Quote the listing in full, exactly as given, minus any pictures.

--- MATERIAL FOR THE TASK ---

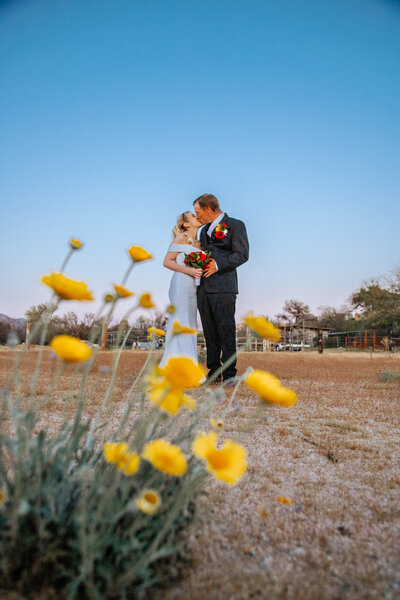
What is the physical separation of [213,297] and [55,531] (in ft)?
11.7

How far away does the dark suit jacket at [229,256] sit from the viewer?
4246mm

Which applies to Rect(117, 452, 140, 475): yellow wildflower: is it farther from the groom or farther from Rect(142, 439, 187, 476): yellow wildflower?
the groom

---

## SOLUTION TO THIS EXERCISE
What is the physical separation of [213,297] and [55,531] (in ft)?
11.7

How far away does the dark suit jacket at [229,256] sit from the viewer?
4246mm

Which applies to Rect(117, 452, 140, 475): yellow wildflower: is it farther from the groom or farther from Rect(142, 439, 187, 476): yellow wildflower?
the groom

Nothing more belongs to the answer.